— BEGIN RECORDS PROVIDED —

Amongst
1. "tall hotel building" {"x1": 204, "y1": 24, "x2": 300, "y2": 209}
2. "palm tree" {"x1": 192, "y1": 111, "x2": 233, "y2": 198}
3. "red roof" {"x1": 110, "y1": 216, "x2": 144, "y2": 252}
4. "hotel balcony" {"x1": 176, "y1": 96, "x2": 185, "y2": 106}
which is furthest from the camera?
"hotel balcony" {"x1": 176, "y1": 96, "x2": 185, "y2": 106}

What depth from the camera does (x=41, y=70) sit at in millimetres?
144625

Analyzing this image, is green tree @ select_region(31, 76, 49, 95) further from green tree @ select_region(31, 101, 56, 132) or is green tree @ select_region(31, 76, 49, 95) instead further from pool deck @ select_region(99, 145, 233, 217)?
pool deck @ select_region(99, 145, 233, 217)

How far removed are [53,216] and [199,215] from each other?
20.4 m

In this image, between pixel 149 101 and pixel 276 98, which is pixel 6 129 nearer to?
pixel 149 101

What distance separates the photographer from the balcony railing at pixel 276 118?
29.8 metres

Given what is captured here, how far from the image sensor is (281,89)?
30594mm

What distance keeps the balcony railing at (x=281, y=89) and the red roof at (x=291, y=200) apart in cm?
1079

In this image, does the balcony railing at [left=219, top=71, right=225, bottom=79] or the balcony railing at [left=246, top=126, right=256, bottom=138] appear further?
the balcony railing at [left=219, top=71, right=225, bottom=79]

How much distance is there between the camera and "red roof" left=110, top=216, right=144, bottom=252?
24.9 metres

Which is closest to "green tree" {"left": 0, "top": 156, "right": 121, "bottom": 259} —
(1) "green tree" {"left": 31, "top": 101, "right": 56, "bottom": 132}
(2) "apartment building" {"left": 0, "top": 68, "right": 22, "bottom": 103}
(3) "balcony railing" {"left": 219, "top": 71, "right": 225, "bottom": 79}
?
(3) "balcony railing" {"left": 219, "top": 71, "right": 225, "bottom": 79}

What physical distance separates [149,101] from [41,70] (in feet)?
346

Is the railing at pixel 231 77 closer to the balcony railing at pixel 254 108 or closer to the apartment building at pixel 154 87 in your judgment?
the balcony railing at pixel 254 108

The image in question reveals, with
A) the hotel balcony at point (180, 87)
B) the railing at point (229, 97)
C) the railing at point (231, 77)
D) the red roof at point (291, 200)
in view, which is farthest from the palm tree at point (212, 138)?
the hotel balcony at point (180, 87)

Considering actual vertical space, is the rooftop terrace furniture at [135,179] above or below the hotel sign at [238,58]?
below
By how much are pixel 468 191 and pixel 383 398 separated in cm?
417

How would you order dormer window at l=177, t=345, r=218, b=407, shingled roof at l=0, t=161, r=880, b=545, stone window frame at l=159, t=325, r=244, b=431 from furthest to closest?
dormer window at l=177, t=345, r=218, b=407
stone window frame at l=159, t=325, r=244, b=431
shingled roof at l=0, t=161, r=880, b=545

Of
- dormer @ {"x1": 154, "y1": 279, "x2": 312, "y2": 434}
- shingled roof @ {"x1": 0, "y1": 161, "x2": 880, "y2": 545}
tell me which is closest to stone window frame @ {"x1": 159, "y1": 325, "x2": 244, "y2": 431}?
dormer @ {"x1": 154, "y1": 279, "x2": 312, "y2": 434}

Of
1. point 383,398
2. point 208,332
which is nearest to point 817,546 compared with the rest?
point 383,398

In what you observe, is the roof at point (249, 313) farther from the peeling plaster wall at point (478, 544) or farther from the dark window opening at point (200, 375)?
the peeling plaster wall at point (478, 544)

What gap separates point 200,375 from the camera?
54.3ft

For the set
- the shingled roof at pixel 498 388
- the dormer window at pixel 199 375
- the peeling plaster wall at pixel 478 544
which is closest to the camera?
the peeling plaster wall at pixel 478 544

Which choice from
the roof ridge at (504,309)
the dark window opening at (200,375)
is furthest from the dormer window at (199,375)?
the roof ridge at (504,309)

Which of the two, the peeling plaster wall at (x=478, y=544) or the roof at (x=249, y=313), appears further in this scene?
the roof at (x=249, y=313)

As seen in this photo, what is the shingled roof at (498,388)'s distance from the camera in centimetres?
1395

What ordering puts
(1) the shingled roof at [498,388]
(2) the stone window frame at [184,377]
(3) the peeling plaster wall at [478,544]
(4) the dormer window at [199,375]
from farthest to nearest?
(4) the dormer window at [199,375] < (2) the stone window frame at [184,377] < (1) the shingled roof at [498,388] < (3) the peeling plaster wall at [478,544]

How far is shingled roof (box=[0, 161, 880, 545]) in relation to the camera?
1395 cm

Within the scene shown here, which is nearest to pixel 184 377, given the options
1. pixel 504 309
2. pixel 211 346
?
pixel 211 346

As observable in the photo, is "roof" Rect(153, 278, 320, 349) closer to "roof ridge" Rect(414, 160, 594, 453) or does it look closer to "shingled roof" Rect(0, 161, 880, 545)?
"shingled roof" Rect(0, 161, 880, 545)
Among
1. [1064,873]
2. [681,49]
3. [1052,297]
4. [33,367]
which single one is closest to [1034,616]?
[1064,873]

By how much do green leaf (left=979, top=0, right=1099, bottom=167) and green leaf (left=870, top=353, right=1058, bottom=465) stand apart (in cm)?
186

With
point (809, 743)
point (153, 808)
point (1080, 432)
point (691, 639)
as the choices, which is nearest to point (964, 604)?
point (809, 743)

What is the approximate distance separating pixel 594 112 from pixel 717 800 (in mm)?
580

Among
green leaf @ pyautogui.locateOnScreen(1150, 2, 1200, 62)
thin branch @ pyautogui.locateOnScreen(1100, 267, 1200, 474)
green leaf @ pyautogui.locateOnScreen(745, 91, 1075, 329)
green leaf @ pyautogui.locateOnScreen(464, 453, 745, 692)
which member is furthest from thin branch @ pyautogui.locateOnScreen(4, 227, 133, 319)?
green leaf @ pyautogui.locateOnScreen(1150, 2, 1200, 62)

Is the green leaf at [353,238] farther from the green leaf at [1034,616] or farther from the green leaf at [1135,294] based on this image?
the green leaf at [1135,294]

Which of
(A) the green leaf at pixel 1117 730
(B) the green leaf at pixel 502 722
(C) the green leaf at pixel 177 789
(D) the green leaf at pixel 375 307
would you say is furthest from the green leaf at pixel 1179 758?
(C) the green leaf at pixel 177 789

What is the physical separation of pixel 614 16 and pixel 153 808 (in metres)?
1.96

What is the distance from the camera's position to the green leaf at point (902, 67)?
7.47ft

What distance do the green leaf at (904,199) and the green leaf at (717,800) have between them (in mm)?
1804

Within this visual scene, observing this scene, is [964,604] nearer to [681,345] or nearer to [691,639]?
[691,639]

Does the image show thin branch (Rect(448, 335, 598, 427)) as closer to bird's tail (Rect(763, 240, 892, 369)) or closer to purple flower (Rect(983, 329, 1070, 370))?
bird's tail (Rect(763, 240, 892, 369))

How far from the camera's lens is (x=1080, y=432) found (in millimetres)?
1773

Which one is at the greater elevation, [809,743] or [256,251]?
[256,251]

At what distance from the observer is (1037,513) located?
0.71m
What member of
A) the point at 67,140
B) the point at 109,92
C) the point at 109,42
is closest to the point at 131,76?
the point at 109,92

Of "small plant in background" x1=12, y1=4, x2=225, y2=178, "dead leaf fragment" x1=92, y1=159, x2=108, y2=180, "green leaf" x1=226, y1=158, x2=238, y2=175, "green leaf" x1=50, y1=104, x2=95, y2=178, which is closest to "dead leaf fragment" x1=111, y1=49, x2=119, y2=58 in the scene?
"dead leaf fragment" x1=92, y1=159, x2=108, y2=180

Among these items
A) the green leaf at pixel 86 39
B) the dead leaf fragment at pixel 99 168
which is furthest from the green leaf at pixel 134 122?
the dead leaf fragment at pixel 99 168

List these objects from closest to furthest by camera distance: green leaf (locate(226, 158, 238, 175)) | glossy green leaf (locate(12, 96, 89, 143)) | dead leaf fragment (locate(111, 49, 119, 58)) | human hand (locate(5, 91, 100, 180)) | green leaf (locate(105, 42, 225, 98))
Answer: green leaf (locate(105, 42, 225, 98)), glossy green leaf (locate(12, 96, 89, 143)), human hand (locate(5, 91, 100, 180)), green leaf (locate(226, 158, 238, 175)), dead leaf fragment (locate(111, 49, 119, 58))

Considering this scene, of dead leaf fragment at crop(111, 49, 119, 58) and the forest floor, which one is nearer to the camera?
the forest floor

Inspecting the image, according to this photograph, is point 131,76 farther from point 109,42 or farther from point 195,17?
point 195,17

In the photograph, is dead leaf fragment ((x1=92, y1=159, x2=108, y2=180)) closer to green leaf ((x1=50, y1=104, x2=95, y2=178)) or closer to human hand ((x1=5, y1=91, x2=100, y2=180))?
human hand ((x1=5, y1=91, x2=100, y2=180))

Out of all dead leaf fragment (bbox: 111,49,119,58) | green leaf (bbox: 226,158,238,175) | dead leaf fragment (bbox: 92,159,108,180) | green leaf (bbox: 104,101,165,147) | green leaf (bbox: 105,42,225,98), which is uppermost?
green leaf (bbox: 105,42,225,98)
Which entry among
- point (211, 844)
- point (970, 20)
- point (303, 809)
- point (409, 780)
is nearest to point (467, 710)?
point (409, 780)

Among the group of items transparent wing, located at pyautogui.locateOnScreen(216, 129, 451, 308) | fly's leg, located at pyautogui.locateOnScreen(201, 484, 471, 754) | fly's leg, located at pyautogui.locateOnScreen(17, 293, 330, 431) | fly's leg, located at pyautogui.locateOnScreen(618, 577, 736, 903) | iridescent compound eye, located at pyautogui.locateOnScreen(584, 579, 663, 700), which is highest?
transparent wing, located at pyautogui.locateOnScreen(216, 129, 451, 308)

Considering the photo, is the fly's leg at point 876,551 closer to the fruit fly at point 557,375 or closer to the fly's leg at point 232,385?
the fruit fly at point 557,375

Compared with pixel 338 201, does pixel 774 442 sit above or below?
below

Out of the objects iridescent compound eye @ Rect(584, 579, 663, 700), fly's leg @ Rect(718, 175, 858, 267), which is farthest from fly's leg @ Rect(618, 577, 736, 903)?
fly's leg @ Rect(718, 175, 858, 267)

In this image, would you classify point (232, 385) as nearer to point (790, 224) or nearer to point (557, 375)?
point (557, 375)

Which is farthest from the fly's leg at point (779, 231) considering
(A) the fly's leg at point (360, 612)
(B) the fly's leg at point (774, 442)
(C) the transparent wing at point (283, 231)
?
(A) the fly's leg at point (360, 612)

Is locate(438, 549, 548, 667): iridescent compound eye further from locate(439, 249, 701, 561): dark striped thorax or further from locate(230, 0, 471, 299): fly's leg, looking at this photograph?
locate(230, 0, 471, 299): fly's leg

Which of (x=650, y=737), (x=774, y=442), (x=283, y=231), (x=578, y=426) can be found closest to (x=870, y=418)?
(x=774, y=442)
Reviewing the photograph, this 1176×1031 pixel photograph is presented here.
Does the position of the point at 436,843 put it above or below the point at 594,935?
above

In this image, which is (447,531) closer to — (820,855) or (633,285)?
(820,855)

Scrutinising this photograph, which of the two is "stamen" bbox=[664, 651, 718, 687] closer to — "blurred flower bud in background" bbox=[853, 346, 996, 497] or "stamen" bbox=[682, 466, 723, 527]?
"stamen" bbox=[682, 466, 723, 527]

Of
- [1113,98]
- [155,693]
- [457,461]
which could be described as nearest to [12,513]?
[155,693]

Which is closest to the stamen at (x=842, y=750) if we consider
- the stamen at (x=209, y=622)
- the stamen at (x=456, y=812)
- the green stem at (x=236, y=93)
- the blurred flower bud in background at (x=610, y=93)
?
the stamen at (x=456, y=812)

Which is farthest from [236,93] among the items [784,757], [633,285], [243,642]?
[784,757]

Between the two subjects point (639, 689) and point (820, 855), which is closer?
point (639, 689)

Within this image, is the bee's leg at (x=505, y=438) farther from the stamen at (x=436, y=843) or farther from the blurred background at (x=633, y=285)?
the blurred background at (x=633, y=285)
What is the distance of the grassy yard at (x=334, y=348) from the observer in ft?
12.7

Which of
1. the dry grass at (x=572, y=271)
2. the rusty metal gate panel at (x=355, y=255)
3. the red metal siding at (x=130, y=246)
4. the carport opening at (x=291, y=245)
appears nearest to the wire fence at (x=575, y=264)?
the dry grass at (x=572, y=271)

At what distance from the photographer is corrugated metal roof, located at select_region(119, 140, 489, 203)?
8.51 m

— END RECORDS PROVIDED —

> [DO THIS]: Your task is to reproduce, exactly and exclusively, the lines from the one holding "Which is closest to the stamen" through the final line of the listing.

> [RESULT OF THIS EXERCISE]:
Which is closest to the stamen at (x=842, y=750) if we consider
- the stamen at (x=209, y=622)
- the stamen at (x=456, y=812)
- the green stem at (x=236, y=93)
- the blurred flower bud in background at (x=610, y=93)
?
the stamen at (x=456, y=812)

Which is farthest from [236,93] among the items [784,757], [633,285], [243,642]?
[784,757]

Between the two subjects point (639, 689) and point (820, 855), which is closer?
point (639, 689)

Within this image, is the bee's leg at (x=505, y=438) farther from the stamen at (x=436, y=843) or farther from the blurred background at (x=633, y=285)?
the blurred background at (x=633, y=285)
What is the distance of the grassy yard at (x=334, y=348) from the observer in ft?
12.7

Which of
1. the dry grass at (x=572, y=271)
2. the rusty metal gate panel at (x=355, y=255)
3. the red metal siding at (x=130, y=246)
4. the carport opening at (x=291, y=245)
appears nearest to the wire fence at (x=575, y=264)?
the dry grass at (x=572, y=271)

At what distance from the photographer is corrugated metal roof, located at select_region(119, 140, 489, 203)?
8.51 m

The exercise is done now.